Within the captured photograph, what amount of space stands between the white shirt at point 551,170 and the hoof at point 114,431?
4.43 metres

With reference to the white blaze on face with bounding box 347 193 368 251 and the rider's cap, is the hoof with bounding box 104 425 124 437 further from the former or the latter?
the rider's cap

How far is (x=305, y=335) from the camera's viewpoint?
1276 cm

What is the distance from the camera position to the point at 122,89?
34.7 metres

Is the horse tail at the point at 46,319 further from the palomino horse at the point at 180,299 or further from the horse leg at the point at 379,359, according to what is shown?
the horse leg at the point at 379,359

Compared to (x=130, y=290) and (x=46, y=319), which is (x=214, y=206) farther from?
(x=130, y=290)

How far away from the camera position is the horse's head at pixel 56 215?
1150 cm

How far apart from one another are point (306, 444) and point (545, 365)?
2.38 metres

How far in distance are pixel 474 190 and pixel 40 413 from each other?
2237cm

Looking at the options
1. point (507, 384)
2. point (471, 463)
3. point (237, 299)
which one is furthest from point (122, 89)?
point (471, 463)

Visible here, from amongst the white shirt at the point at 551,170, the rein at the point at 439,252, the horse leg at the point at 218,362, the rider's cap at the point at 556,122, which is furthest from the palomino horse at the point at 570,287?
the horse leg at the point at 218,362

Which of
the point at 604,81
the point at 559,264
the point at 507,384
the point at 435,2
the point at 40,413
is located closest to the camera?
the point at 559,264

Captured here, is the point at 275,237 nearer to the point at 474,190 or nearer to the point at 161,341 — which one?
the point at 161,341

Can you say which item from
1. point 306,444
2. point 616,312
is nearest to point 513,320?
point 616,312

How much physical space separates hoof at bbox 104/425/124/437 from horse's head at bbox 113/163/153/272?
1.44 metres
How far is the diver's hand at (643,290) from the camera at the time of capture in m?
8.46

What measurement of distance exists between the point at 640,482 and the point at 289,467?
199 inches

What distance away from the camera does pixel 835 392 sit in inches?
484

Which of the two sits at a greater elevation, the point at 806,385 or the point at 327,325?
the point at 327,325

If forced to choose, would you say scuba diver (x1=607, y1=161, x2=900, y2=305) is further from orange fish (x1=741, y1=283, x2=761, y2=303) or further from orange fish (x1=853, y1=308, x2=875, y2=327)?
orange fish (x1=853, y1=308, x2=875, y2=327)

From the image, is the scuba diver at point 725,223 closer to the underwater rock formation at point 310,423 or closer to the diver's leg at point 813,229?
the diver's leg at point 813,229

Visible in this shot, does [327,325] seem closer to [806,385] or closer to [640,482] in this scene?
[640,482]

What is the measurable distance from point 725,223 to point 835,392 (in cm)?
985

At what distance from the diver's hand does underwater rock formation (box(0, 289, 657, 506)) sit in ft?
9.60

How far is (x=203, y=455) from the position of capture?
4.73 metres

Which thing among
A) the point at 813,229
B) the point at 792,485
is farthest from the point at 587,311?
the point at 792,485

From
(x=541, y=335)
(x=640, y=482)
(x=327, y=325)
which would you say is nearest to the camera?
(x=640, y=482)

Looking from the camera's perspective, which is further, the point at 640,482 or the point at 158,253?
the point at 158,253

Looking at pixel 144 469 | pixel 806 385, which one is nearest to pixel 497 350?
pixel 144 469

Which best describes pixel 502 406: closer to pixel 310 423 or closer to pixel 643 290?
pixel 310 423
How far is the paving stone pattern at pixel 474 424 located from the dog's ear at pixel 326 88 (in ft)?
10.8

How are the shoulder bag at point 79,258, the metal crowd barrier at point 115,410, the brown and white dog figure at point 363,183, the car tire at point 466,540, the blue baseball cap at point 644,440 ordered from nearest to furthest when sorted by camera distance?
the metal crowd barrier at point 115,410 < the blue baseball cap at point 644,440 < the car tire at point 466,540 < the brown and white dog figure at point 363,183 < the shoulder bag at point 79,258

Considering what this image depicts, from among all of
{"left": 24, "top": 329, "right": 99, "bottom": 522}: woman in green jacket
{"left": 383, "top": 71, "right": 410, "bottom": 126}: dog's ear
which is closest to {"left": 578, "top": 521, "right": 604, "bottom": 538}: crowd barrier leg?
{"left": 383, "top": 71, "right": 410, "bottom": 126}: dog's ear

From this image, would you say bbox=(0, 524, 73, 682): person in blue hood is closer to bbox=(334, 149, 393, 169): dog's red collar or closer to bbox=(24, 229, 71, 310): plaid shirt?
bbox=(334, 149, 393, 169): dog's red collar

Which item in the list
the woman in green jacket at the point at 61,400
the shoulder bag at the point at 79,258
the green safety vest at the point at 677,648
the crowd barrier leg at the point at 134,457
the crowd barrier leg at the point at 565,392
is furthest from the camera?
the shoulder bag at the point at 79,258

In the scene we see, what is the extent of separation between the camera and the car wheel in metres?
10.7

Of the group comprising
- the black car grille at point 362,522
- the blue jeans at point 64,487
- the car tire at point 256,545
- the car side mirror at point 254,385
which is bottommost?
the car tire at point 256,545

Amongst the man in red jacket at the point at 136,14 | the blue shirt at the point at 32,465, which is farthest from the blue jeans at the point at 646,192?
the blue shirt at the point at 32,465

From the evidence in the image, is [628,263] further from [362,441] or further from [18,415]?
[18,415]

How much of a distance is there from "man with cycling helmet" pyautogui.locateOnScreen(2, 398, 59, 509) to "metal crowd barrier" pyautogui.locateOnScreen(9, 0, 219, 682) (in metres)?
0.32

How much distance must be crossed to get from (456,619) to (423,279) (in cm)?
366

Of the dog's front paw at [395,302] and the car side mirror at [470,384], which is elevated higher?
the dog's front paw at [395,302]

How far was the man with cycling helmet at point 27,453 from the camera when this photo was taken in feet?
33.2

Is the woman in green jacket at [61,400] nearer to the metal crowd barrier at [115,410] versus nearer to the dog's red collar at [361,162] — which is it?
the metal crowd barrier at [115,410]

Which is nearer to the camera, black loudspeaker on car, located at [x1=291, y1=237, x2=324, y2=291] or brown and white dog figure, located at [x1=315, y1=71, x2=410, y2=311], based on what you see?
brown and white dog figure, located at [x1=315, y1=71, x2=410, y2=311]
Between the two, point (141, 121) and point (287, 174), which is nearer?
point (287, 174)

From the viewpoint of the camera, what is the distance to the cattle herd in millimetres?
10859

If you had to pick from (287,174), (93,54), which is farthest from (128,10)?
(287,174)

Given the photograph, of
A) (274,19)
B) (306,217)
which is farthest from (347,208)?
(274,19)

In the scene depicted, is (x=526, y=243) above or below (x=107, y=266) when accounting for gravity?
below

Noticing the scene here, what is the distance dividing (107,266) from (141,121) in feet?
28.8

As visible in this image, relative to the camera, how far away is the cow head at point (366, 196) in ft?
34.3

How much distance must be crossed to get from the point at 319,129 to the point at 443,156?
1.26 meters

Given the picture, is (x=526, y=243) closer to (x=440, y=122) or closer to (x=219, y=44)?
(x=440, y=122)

══════════════════════════════

Format all of the rows above as a JSON list of strings, with one string for each line and blank lines left out.

[
  "Within the captured photograph, what amount of space stands between the white shirt at point 551,170 and the hoof at point 114,431?",
  "4.43 metres",
  "With reference to the white blaze on face with bounding box 347 193 368 251 and the rider's cap, is the hoof with bounding box 104 425 124 437 further from the former or the latter?",
  "the rider's cap",
  "How far is (x=305, y=335) from the camera's viewpoint?",
  "1276 cm",
  "What is the distance from the camera position to the point at 122,89?",
  "34.7 metres",
  "Is the horse tail at the point at 46,319 further from the palomino horse at the point at 180,299 or further from the horse leg at the point at 379,359, according to what is shown?",
  "the horse leg at the point at 379,359",
  "Compared to (x=130, y=290) and (x=46, y=319), which is (x=214, y=206) farther from?",
  "(x=130, y=290)",
  "How far away from the camera position is the horse's head at pixel 56 215?",
  "1150 cm",
  "How far apart from one another are point (306, 444) and point (545, 365)?",
  "2.38 metres",
  "How far in distance are pixel 474 190 and pixel 40 413 from each other?",
  "2237cm",
  "Looking at the options",
  "1. point (507, 384)",
  "2. point (471, 463)",
  "3. point (237, 299)",
  "which one is furthest from point (122, 89)?",
  "point (471, 463)",
  "Visible here, from amongst the white shirt at the point at 551,170, the rein at the point at 439,252, the horse leg at the point at 218,362, the rider's cap at the point at 556,122, which is furthest from the palomino horse at the point at 570,287?",
  "the horse leg at the point at 218,362",
  "Which of",
  "the point at 604,81",
  "the point at 559,264",
  "the point at 507,384",
  "the point at 435,2",
  "the point at 40,413",
  "is located closest to the camera?",
  "the point at 559,264",
  "Captured here, is the point at 275,237 nearer to the point at 474,190 or nearer to the point at 161,341 — which one?",
  "the point at 161,341",
  "Can you say which item from",
  "1. point 306,444",
  "2. point 616,312",
  "is nearest to point 513,320?",
  "point 616,312",
  "How much physical space separates hoof at bbox 104/425/124/437 from horse's head at bbox 113/163/153/272?",
  "1.44 metres",
  "How far is the diver's hand at (643,290) from the camera at the time of capture in m?",
  "8.46",
  "What measurement of distance exists between the point at 640,482 and the point at 289,467?",
  "199 inches",
  "What distance away from the camera does pixel 835 392 sit in inches?",
  "484",
  "Which of the two sits at a greater elevation, the point at 806,385 or the point at 327,325?",
  "the point at 327,325",
  "If forced to choose, would you say scuba diver (x1=607, y1=161, x2=900, y2=305) is further from orange fish (x1=741, y1=283, x2=761, y2=303) or further from orange fish (x1=853, y1=308, x2=875, y2=327)?",
  "orange fish (x1=853, y1=308, x2=875, y2=327)",
  "From the image, is the scuba diver at point 725,223 closer to the underwater rock formation at point 310,423 or closer to the diver's leg at point 813,229?",
  "the diver's leg at point 813,229",
  "Visible in this shot, does [327,325] seem closer to [806,385] or closer to [640,482] in this scene?",
  "[640,482]",
  "What is the measurable distance from point 725,223 to point 835,392 (in cm)?",
  "985",
  "At what distance from the diver's hand does underwater rock formation (box(0, 289, 657, 506)) sit in ft?",
  "9.60",
  "How far is (x=203, y=455) from the position of capture?",
  "4.73 metres",
  "Which thing among",
  "A) the point at 813,229",
  "B) the point at 792,485",
  "is farthest from the point at 587,311?",
  "the point at 792,485",
  "From",
  "(x=541, y=335)",
  "(x=640, y=482)",
  "(x=327, y=325)",
  "which would you say is nearest to the camera?",
  "(x=640, y=482)",
  "Looking from the camera's perspective, which is further, the point at 640,482 or the point at 158,253?",
  "the point at 158,253",
  "Looking at pixel 144 469 | pixel 806 385, which one is nearest to pixel 497 350?",
  "pixel 144 469",
  "Which best describes pixel 502 406: closer to pixel 310 423 or closer to pixel 643 290?",
  "pixel 310 423",
  "How far is the paving stone pattern at pixel 474 424 located from the dog's ear at pixel 326 88 (in ft)?",
  "10.8",
  "How are the shoulder bag at point 79,258, the metal crowd barrier at point 115,410, the brown and white dog figure at point 363,183, the car tire at point 466,540, the blue baseball cap at point 644,440 ordered from nearest to furthest when sorted by camera distance?",
  "the metal crowd barrier at point 115,410 < the blue baseball cap at point 644,440 < the car tire at point 466,540 < the brown and white dog figure at point 363,183 < the shoulder bag at point 79,258",
  "Considering what this image depicts, from among all of",
  "{\"left\": 24, \"top\": 329, \"right\": 99, \"bottom\": 522}: woman in green jacket",
  "{\"left\": 383, \"top\": 71, \"right\": 410, \"bottom\": 126}: dog's ear",
  "which is closest to {\"left\": 578, \"top\": 521, \"right\": 604, \"bottom\": 538}: crowd barrier leg?",
  "{\"left\": 383, \"top\": 71, \"right\": 410, \"bottom\": 126}: dog's ear",
  "From this image, would you say bbox=(0, 524, 73, 682): person in blue hood is closer to bbox=(334, 149, 393, 169): dog's red collar or closer to bbox=(24, 229, 71, 310): plaid shirt?",
  "bbox=(334, 149, 393, 169): dog's red collar",
  "Which item in the list",
  "the woman in green jacket at the point at 61,400",
  "the shoulder bag at the point at 79,258",
  "the green safety vest at the point at 677,648",
  "the crowd barrier leg at the point at 134,457",
  "the crowd barrier leg at the point at 565,392",
  "is furthest from the camera?",
  "the shoulder bag at the point at 79,258",
  "In the scene we see, what is the extent of separation between the camera and the car wheel in metres?",
  "10.7",
  "Of the group comprising",
  "- the black car grille at point 362,522",
  "- the blue jeans at point 64,487",
  "- the car tire at point 256,545",
  "- the car side mirror at point 254,385",
  "which is bottommost?",
  "the car tire at point 256,545",
  "Amongst the man in red jacket at the point at 136,14 | the blue shirt at the point at 32,465, which is farthest from the blue jeans at the point at 646,192?",
  "the blue shirt at the point at 32,465",
  "From the evidence in the image, is [628,263] further from [362,441] or further from [18,415]?",
  "[18,415]",
  "How much of a distance is there from \"man with cycling helmet\" pyautogui.locateOnScreen(2, 398, 59, 509) to \"metal crowd barrier\" pyautogui.locateOnScreen(9, 0, 219, 682) (in metres)?",
  "0.32",
  "How much distance must be crossed to get from (456,619) to (423,279) (in cm)?",
  "366",
  "Of the dog's front paw at [395,302] and the car side mirror at [470,384], which is elevated higher?",
  "the dog's front paw at [395,302]",
  "How far was the man with cycling helmet at point 27,453 from the camera when this photo was taken in feet?",
  "33.2",
  "Is the woman in green jacket at [61,400] nearer to the metal crowd barrier at [115,410] versus nearer to the dog's red collar at [361,162] — which is it?",
  "the metal crowd barrier at [115,410]",
  "Which is nearer to the camera, black loudspeaker on car, located at [x1=291, y1=237, x2=324, y2=291] or brown and white dog figure, located at [x1=315, y1=71, x2=410, y2=311], based on what you see?",
  "brown and white dog figure, located at [x1=315, y1=71, x2=410, y2=311]",
  "Between the two, point (141, 121) and point (287, 174), which is nearer?",
  "point (287, 174)",
  "From the viewpoint of the camera, what is the distance to the cattle herd in millimetres?",
  "10859",
  "If you had to pick from (287,174), (93,54), which is farthest from (128,10)?",
  "(287,174)",
  "Given the photograph, of",
  "A) (274,19)",
  "B) (306,217)",
  "which is farthest from (347,208)?",
  "(274,19)",
  "In the scene depicted, is (x=526, y=243) above or below (x=107, y=266) when accounting for gravity?",
  "below",
  "Noticing the scene here, what is the distance dividing (107,266) from (141,121) in feet?",
  "28.8",
  "As visible in this image, relative to the camera, how far away is the cow head at point (366, 196) in ft?",
  "34.3",
  "How much distance must be crossed to get from the point at 319,129 to the point at 443,156?",
  "1.26 meters",
  "Given the picture, is (x=526, y=243) closer to (x=440, y=122) or closer to (x=219, y=44)?",
  "(x=440, y=122)"
]